The tax will take effect from today, May 26, and will be phased out when prices decline. Legislation for the levy will also include a sunset clause, meaning it will expire completely by December 2025 if it has not already been revoked.

In addition, Mr Sunak announced a new investment allowance to encourage oil and gas companies to reinvest profits to support the economy, jobs, and the UK’s energy security. According to the government: "The new 80 per cent Investment Allowance will mean businesses will overall get a 91p tax saving for every £1 they invest – providing them with an additional, immediate incentive to invest. This nearly doubles the tax relief available and means the more investment a firm makes, the less tax they will pay."

Mr Sunak stopped short of also slapping the new levy on electricity generators, although he said the Treasury was evaluating the scale of the profits being made in the industry and what steps could be taken.

Why is the government doing this now?

Ministers have spent months criticising the idea of a windfall tax because of its potential impact on investment. However, after the boss of Ofgem indicated earlier this week that the energy price cap is set to increase to £2,800 in October, the chancellor came under renewed pressure to announce further support for Brits.

Mr Sunak was heckled with shouts of “what took you so long” and “about time” after beginning today's statement by noting that high inflation is causing “acute distress” for people in the country. Shadow chancellor Rachel Reeves told the House it feels "like the chancellor has finally realised the problems the country are facing", adding that Labour first called for a windfall tax on gas and oil companies "nearly five months ago".

Responding to criticism from Labour, Mr Sunak said that “concrete information” on the autumn and winter energy price cap had allowed the government to better “design and scale” its policies. He added that the delay had meant that the government's new measures "are in fact more generous than those offered by the party opposite".

Why has a windfall tax been so controversial?

The idea of a windfall tax has been heavily criticised by ministers because of its potential impact on investment. The prime minister had previously said he was “not attracted” to the idea of new taxes and the chancellor had refused to be drawn on reports that one was being considered in the weeks leading up to today's announcement.

Mr Sunak told the House of Commons last week the UK government “do not believe that windfall taxes are the simple and easy answer to every problem”. However, he said: "We are pragmatic, and we want to see our energy companies, which have made extraordinary profits at a time of acutely elevated prices, investing those profits back into British jobs, growth and energy security. I have made it clear and said repeatedly that, if that does not happen soon and at significant scale, no option is off the table.”

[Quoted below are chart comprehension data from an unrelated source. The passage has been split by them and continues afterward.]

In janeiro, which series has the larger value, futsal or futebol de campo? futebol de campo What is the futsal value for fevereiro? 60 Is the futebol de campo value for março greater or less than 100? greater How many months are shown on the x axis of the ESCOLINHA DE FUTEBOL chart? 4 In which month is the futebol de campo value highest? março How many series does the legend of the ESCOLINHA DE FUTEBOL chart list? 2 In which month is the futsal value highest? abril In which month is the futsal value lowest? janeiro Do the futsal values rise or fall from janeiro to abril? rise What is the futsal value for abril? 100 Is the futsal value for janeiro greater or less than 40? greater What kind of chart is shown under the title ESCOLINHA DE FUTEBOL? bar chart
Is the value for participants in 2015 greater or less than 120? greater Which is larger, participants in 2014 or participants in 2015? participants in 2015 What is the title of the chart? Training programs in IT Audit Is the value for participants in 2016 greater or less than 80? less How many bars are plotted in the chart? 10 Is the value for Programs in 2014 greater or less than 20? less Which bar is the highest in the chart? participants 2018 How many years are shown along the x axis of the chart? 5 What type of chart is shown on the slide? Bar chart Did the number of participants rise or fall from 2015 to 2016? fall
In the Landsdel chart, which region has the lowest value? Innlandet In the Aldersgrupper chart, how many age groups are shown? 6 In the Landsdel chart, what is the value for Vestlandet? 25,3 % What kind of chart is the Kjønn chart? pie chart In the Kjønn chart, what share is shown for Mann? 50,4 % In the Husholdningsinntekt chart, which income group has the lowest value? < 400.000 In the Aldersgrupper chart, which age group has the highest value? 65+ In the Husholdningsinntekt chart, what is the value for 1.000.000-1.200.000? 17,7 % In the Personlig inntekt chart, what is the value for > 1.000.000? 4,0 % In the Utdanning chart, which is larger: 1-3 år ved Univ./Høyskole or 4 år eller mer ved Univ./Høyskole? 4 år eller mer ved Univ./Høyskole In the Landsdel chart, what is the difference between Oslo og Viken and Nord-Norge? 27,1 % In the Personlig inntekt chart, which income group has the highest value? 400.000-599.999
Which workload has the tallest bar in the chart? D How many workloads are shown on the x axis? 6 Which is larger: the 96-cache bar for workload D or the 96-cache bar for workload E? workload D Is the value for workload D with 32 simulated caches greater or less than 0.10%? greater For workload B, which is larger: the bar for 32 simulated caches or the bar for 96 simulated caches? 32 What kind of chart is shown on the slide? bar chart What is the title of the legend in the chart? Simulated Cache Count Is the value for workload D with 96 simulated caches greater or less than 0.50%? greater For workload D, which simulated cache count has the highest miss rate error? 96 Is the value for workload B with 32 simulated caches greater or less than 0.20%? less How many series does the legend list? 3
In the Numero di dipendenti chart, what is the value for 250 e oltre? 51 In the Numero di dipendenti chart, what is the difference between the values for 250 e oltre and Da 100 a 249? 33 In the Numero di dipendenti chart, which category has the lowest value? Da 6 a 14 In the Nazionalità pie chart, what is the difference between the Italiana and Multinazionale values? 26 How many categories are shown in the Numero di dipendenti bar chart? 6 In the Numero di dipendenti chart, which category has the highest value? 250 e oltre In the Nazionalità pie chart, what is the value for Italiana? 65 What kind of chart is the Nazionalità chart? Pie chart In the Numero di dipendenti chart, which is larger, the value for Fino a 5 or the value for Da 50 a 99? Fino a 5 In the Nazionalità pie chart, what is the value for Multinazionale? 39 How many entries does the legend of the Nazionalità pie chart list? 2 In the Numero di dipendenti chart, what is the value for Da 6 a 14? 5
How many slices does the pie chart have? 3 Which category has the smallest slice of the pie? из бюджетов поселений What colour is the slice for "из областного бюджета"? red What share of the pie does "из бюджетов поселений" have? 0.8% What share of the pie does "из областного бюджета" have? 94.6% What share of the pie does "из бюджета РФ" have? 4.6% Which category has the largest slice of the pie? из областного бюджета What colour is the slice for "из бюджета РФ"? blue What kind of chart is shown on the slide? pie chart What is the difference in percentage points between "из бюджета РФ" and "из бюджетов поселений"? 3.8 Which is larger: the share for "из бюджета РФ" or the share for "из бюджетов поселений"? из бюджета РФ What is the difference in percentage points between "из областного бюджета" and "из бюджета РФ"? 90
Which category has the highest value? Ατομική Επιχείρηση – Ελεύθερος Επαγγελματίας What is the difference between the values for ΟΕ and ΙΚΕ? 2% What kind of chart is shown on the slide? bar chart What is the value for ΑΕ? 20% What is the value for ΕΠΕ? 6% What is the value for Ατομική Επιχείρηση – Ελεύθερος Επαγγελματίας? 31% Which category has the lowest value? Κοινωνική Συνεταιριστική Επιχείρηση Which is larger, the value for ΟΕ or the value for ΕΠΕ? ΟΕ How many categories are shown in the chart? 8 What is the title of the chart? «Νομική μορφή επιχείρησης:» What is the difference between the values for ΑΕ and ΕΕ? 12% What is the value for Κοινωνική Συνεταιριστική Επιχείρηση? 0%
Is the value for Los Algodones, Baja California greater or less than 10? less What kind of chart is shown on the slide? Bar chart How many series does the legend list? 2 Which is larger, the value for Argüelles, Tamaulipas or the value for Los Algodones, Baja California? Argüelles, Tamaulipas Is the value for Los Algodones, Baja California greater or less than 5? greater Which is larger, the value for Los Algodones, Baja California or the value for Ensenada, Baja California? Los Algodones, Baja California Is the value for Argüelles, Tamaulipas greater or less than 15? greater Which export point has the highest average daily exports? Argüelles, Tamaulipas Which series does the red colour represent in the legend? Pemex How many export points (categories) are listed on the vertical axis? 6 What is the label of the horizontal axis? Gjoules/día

Ahead of today's announcement, Offshore Energies UK (OEUK), which represents the offshore oil and gas industry, warned that a windfall tax on energy firms would see higher prices and do long-term damage to the oil and gas industry. Deirdre Michie, chief executive of the body, said: “This is an industry that thinks and plans long-term, so sudden new costs, like this proposed tax, will disrupt planning and investment and, above all, undermine investor confidence.”

Ms Michie said the sector was already the country’s most highly taxed industry and operators would already be sending the Treasury £7.8 billion this financial year. This, she said, was equivalent to £279 per household. She added that the industry was “actually very proud to pay our taxes” but warned “the problem is when new taxes are imposed suddenly and without consultation”.